## Trecho apresentado
------------------------------------------------------------
SEQUÊNCIA GENEALÓGICA DA ORIGEM ATÉ J. C.

IINTERPRETAÇÕES BÍBLICAS

Orlando SAMPAIO SILVA

I PARTE - B

A Q U E D A - A INSTITUIÇÃO DO TRABALHO

Segundo o mito bíblico da gênese de Adão e Eva, com a criação, Deus teria dito à Eva que ela estava proibida de comer o fruto de determinada árvore, a “árvore do conhecimento”, “do bem e do mal”, a “árvore da vida”, uma provável macieira. Porém, nesta árvore estava enroscada uma serpente e ela, tentadora, veio a convencer Eva a comer do fruto da árvore. Eva, tentada, desobedecendo a determinação divina, comeu da maçã e ofereceu a “fruta proibida” a Adão, que também a comeu. Caracterizou-se a desobediência. Então, Deus puniu o casal primeiro com a expulsão do Jardim do Éden e determinou que Adão e Eva, a partir daquele momento, teriam que viver com o produto de seu trabalho.

Esta é a leitura literal da narrativa bíblica de momentos inaugurais na criação.

Porém, a análise interpretativa com objetivos gnosiológicos permite que se contemple a riqueza inventiva e conceptiva do mito da criação.

O que foi a queda?

A desobediência de Eva e Adão é considerada, na religião católica como sendo o “pecado original”, o pecado da origem. Comer do “fruto proibido” se tornou uma alegoria do comportamento pecaminoso do ser humano. Em decorrência desta prática “pecaminosa”, nesta concepção, todos os descendentes do casal primevo estavam condenados ao “pecado original” por todos os séculos e séculos, como uma mácula, como um trauma provocado por uma desobediência a Deus.

Os pecadores perderam a inocência. Ocorreu a desobediência e, em decorrência, a expulsão. Foi a queda. Uma catástrofe para o gênero humano. Já na sua origem ele estava marcado pelo “pecado” inapelável.

Esta concepção do “pecado original” é um dogma na religião católica, mas é inexistente na muçulmana, mesmo sendo esta uma religião abraâmica. Na religião hebraica o “pecado” se reporta aos atos de desobediência a Deus, às normas éticas e morais configuradas no Decálogo, os mandamentos da lei de Deus, constantes das “Tábuas da Lei” reveladas à Moisés no Monte Sinai, por ocasião do Êxodo (cf. veremos).

Na minha maneira de interpretar o “Gênesis”, esta questão da “queda” pode ser abordada de perspectiva objetivista, não assim (tão) catastrofista; conforme a seguir está colocada, em síntese.

O Deus bíblico avaliava a obediência das suas criaturas à sua condição de Deus único, criador e mentor de vidas humanas. A Bíblia contém uma pletora de referências à centralidade da determinação divina da crença imperativa no Deus único e, da obediência às suas determinações e valores. Há diversas narrativas bíblicas referentes a esta busca divina da prova da fidelidade de suas criaturas a si, como o deus criador. Um exemplo está no episódio em que Deus procurou testar a fidelidade de Abraão dando a entender que Abraão deveria matar seu filho Isaac (conf. veremos).
------------------------------------------------------------
## Linhas fornecidas
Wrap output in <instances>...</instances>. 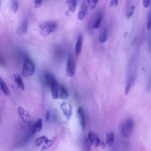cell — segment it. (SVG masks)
<instances>
[{
    "label": "cell",
    "instance_id": "16",
    "mask_svg": "<svg viewBox=\"0 0 151 151\" xmlns=\"http://www.w3.org/2000/svg\"><path fill=\"white\" fill-rule=\"evenodd\" d=\"M27 29H28V23L26 21H24L17 28L16 33L19 35H24L27 34Z\"/></svg>",
    "mask_w": 151,
    "mask_h": 151
},
{
    "label": "cell",
    "instance_id": "29",
    "mask_svg": "<svg viewBox=\"0 0 151 151\" xmlns=\"http://www.w3.org/2000/svg\"><path fill=\"white\" fill-rule=\"evenodd\" d=\"M44 0H34V6L35 8H40L43 4Z\"/></svg>",
    "mask_w": 151,
    "mask_h": 151
},
{
    "label": "cell",
    "instance_id": "1",
    "mask_svg": "<svg viewBox=\"0 0 151 151\" xmlns=\"http://www.w3.org/2000/svg\"><path fill=\"white\" fill-rule=\"evenodd\" d=\"M44 80L47 85L50 87L52 97L54 99H57L58 97L59 85L55 76L50 73H45L44 74Z\"/></svg>",
    "mask_w": 151,
    "mask_h": 151
},
{
    "label": "cell",
    "instance_id": "31",
    "mask_svg": "<svg viewBox=\"0 0 151 151\" xmlns=\"http://www.w3.org/2000/svg\"><path fill=\"white\" fill-rule=\"evenodd\" d=\"M151 3V0H143V6L145 8H147Z\"/></svg>",
    "mask_w": 151,
    "mask_h": 151
},
{
    "label": "cell",
    "instance_id": "7",
    "mask_svg": "<svg viewBox=\"0 0 151 151\" xmlns=\"http://www.w3.org/2000/svg\"><path fill=\"white\" fill-rule=\"evenodd\" d=\"M35 133L36 132L34 131L33 128L32 127H29V129H28L21 137L19 141L18 142V144L20 146L25 145L30 141Z\"/></svg>",
    "mask_w": 151,
    "mask_h": 151
},
{
    "label": "cell",
    "instance_id": "13",
    "mask_svg": "<svg viewBox=\"0 0 151 151\" xmlns=\"http://www.w3.org/2000/svg\"><path fill=\"white\" fill-rule=\"evenodd\" d=\"M103 19V15L101 12H98L93 18L91 24V28L93 29H97L100 26Z\"/></svg>",
    "mask_w": 151,
    "mask_h": 151
},
{
    "label": "cell",
    "instance_id": "15",
    "mask_svg": "<svg viewBox=\"0 0 151 151\" xmlns=\"http://www.w3.org/2000/svg\"><path fill=\"white\" fill-rule=\"evenodd\" d=\"M60 107L64 114L66 117H70L71 115V106L70 104L67 102H63L61 104Z\"/></svg>",
    "mask_w": 151,
    "mask_h": 151
},
{
    "label": "cell",
    "instance_id": "11",
    "mask_svg": "<svg viewBox=\"0 0 151 151\" xmlns=\"http://www.w3.org/2000/svg\"><path fill=\"white\" fill-rule=\"evenodd\" d=\"M77 114L78 117V120L83 130L84 129L86 126V116L84 109L81 107H79L77 109Z\"/></svg>",
    "mask_w": 151,
    "mask_h": 151
},
{
    "label": "cell",
    "instance_id": "12",
    "mask_svg": "<svg viewBox=\"0 0 151 151\" xmlns=\"http://www.w3.org/2000/svg\"><path fill=\"white\" fill-rule=\"evenodd\" d=\"M83 37L81 35H79L76 43L75 45V49H74V52L75 54L78 57L80 55L82 51V48H83Z\"/></svg>",
    "mask_w": 151,
    "mask_h": 151
},
{
    "label": "cell",
    "instance_id": "8",
    "mask_svg": "<svg viewBox=\"0 0 151 151\" xmlns=\"http://www.w3.org/2000/svg\"><path fill=\"white\" fill-rule=\"evenodd\" d=\"M67 75L69 77H72L74 76L76 73V64L71 56H69L66 67Z\"/></svg>",
    "mask_w": 151,
    "mask_h": 151
},
{
    "label": "cell",
    "instance_id": "10",
    "mask_svg": "<svg viewBox=\"0 0 151 151\" xmlns=\"http://www.w3.org/2000/svg\"><path fill=\"white\" fill-rule=\"evenodd\" d=\"M11 80L16 84L17 87L21 90H24L25 86L21 76L18 74H14L11 77Z\"/></svg>",
    "mask_w": 151,
    "mask_h": 151
},
{
    "label": "cell",
    "instance_id": "28",
    "mask_svg": "<svg viewBox=\"0 0 151 151\" xmlns=\"http://www.w3.org/2000/svg\"><path fill=\"white\" fill-rule=\"evenodd\" d=\"M147 29L148 31L151 30V9L149 11L147 15Z\"/></svg>",
    "mask_w": 151,
    "mask_h": 151
},
{
    "label": "cell",
    "instance_id": "24",
    "mask_svg": "<svg viewBox=\"0 0 151 151\" xmlns=\"http://www.w3.org/2000/svg\"><path fill=\"white\" fill-rule=\"evenodd\" d=\"M99 1V0H86V3L91 9H94L97 5Z\"/></svg>",
    "mask_w": 151,
    "mask_h": 151
},
{
    "label": "cell",
    "instance_id": "21",
    "mask_svg": "<svg viewBox=\"0 0 151 151\" xmlns=\"http://www.w3.org/2000/svg\"><path fill=\"white\" fill-rule=\"evenodd\" d=\"M108 35H109V32L107 28H105L102 33L101 34L100 38H99V42L100 43H104V42L106 41V40L108 38Z\"/></svg>",
    "mask_w": 151,
    "mask_h": 151
},
{
    "label": "cell",
    "instance_id": "2",
    "mask_svg": "<svg viewBox=\"0 0 151 151\" xmlns=\"http://www.w3.org/2000/svg\"><path fill=\"white\" fill-rule=\"evenodd\" d=\"M57 28V24L52 21H46L38 26V31L42 37H45L53 32Z\"/></svg>",
    "mask_w": 151,
    "mask_h": 151
},
{
    "label": "cell",
    "instance_id": "4",
    "mask_svg": "<svg viewBox=\"0 0 151 151\" xmlns=\"http://www.w3.org/2000/svg\"><path fill=\"white\" fill-rule=\"evenodd\" d=\"M35 73V65L34 62L29 58H25L22 70V75L27 77L34 74Z\"/></svg>",
    "mask_w": 151,
    "mask_h": 151
},
{
    "label": "cell",
    "instance_id": "5",
    "mask_svg": "<svg viewBox=\"0 0 151 151\" xmlns=\"http://www.w3.org/2000/svg\"><path fill=\"white\" fill-rule=\"evenodd\" d=\"M136 78V69L134 65H131L130 68L129 69V72L127 74L126 87H125V94L127 95L133 86Z\"/></svg>",
    "mask_w": 151,
    "mask_h": 151
},
{
    "label": "cell",
    "instance_id": "9",
    "mask_svg": "<svg viewBox=\"0 0 151 151\" xmlns=\"http://www.w3.org/2000/svg\"><path fill=\"white\" fill-rule=\"evenodd\" d=\"M88 139L90 142V143L93 145H94L96 147H98L101 144V141L97 135V134L93 132V131H89L88 133Z\"/></svg>",
    "mask_w": 151,
    "mask_h": 151
},
{
    "label": "cell",
    "instance_id": "17",
    "mask_svg": "<svg viewBox=\"0 0 151 151\" xmlns=\"http://www.w3.org/2000/svg\"><path fill=\"white\" fill-rule=\"evenodd\" d=\"M114 140H115L114 133L112 132H108L106 134V145L109 147H111L114 143Z\"/></svg>",
    "mask_w": 151,
    "mask_h": 151
},
{
    "label": "cell",
    "instance_id": "22",
    "mask_svg": "<svg viewBox=\"0 0 151 151\" xmlns=\"http://www.w3.org/2000/svg\"><path fill=\"white\" fill-rule=\"evenodd\" d=\"M33 129L34 130V131L37 133L38 132H40L42 127V120L41 119H38L34 124H33V125L31 126Z\"/></svg>",
    "mask_w": 151,
    "mask_h": 151
},
{
    "label": "cell",
    "instance_id": "3",
    "mask_svg": "<svg viewBox=\"0 0 151 151\" xmlns=\"http://www.w3.org/2000/svg\"><path fill=\"white\" fill-rule=\"evenodd\" d=\"M134 122L132 119H126L121 124L120 133L123 137H129L133 130Z\"/></svg>",
    "mask_w": 151,
    "mask_h": 151
},
{
    "label": "cell",
    "instance_id": "30",
    "mask_svg": "<svg viewBox=\"0 0 151 151\" xmlns=\"http://www.w3.org/2000/svg\"><path fill=\"white\" fill-rule=\"evenodd\" d=\"M118 0H111L109 3V6L111 8H116L118 5Z\"/></svg>",
    "mask_w": 151,
    "mask_h": 151
},
{
    "label": "cell",
    "instance_id": "34",
    "mask_svg": "<svg viewBox=\"0 0 151 151\" xmlns=\"http://www.w3.org/2000/svg\"></svg>",
    "mask_w": 151,
    "mask_h": 151
},
{
    "label": "cell",
    "instance_id": "6",
    "mask_svg": "<svg viewBox=\"0 0 151 151\" xmlns=\"http://www.w3.org/2000/svg\"><path fill=\"white\" fill-rule=\"evenodd\" d=\"M18 114L21 119L22 122L24 123L27 126L31 127L33 124L29 113L22 107L19 106L17 109Z\"/></svg>",
    "mask_w": 151,
    "mask_h": 151
},
{
    "label": "cell",
    "instance_id": "33",
    "mask_svg": "<svg viewBox=\"0 0 151 151\" xmlns=\"http://www.w3.org/2000/svg\"><path fill=\"white\" fill-rule=\"evenodd\" d=\"M50 111L48 110V111H47L46 114H45V120H48L49 119H50Z\"/></svg>",
    "mask_w": 151,
    "mask_h": 151
},
{
    "label": "cell",
    "instance_id": "27",
    "mask_svg": "<svg viewBox=\"0 0 151 151\" xmlns=\"http://www.w3.org/2000/svg\"><path fill=\"white\" fill-rule=\"evenodd\" d=\"M11 9L13 13L15 14L18 10V4L17 0H13L11 5Z\"/></svg>",
    "mask_w": 151,
    "mask_h": 151
},
{
    "label": "cell",
    "instance_id": "14",
    "mask_svg": "<svg viewBox=\"0 0 151 151\" xmlns=\"http://www.w3.org/2000/svg\"><path fill=\"white\" fill-rule=\"evenodd\" d=\"M88 9V5L87 3H83L81 6L78 14H77V18L80 21H83L85 18Z\"/></svg>",
    "mask_w": 151,
    "mask_h": 151
},
{
    "label": "cell",
    "instance_id": "26",
    "mask_svg": "<svg viewBox=\"0 0 151 151\" xmlns=\"http://www.w3.org/2000/svg\"><path fill=\"white\" fill-rule=\"evenodd\" d=\"M134 9H135V6L134 5H132L129 8V9L127 10V13H126V18L127 19L130 18L133 15V14L134 13Z\"/></svg>",
    "mask_w": 151,
    "mask_h": 151
},
{
    "label": "cell",
    "instance_id": "19",
    "mask_svg": "<svg viewBox=\"0 0 151 151\" xmlns=\"http://www.w3.org/2000/svg\"><path fill=\"white\" fill-rule=\"evenodd\" d=\"M0 86H1V90L3 92V93L8 97L10 96V94H11L10 91H9L6 84L2 80V78H1V80H0Z\"/></svg>",
    "mask_w": 151,
    "mask_h": 151
},
{
    "label": "cell",
    "instance_id": "23",
    "mask_svg": "<svg viewBox=\"0 0 151 151\" xmlns=\"http://www.w3.org/2000/svg\"><path fill=\"white\" fill-rule=\"evenodd\" d=\"M90 144L88 137H85L83 141V151H90Z\"/></svg>",
    "mask_w": 151,
    "mask_h": 151
},
{
    "label": "cell",
    "instance_id": "20",
    "mask_svg": "<svg viewBox=\"0 0 151 151\" xmlns=\"http://www.w3.org/2000/svg\"><path fill=\"white\" fill-rule=\"evenodd\" d=\"M65 4L67 5L69 10L74 12L77 7V0H67L65 1Z\"/></svg>",
    "mask_w": 151,
    "mask_h": 151
},
{
    "label": "cell",
    "instance_id": "25",
    "mask_svg": "<svg viewBox=\"0 0 151 151\" xmlns=\"http://www.w3.org/2000/svg\"><path fill=\"white\" fill-rule=\"evenodd\" d=\"M48 142H48V139L45 136H41L37 139L35 143L37 146H39L42 145V143H48Z\"/></svg>",
    "mask_w": 151,
    "mask_h": 151
},
{
    "label": "cell",
    "instance_id": "32",
    "mask_svg": "<svg viewBox=\"0 0 151 151\" xmlns=\"http://www.w3.org/2000/svg\"><path fill=\"white\" fill-rule=\"evenodd\" d=\"M147 89H148V90H151V76H150V78H149V81H148V84H147Z\"/></svg>",
    "mask_w": 151,
    "mask_h": 151
},
{
    "label": "cell",
    "instance_id": "18",
    "mask_svg": "<svg viewBox=\"0 0 151 151\" xmlns=\"http://www.w3.org/2000/svg\"><path fill=\"white\" fill-rule=\"evenodd\" d=\"M68 94L67 90L65 87L63 85H59V90H58V97L63 100H65L68 98Z\"/></svg>",
    "mask_w": 151,
    "mask_h": 151
}]
</instances>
------------------------------------------------------------
## Tarefa proposta A
Liste, na ordem em que aparecem, todas as figuras humanas da narrativa bíblica citadas pelo nome no trecho sobre a queda.
## Tarefa proposta B
Reescreva o trecho sobre a queda entre "Esta concepção do" e "colocada, em síntese.", inclusive, substituindo "muçulmana" por "islâmica".

## Resultado final A
Adão, Eva, Moisés, Abraão, Isaac

## Resultado final B
Esta concepção do “pecado original” é um dogma na religião católica, mas é inexistente na islâmica, mesmo sendo esta uma religião abraâmica. Na religião hebraica o “pecado” se reporta aos atos de desobediência a Deus, às normas éticas e morais configuradas no Decálogo, os mandamentos da lei de Deus, constantes das “Tábuas da Lei” reveladas à Moisés no Monte Sinai, por ocasião do Êxodo (cf. veremos).

Na minha maneira de interpretar o “Gênesis”, esta questão da “queda” pode ser abordada de perspectiva objetivista, não assim (tão) catastrofista; conforme a seguir está colocada, em síntese.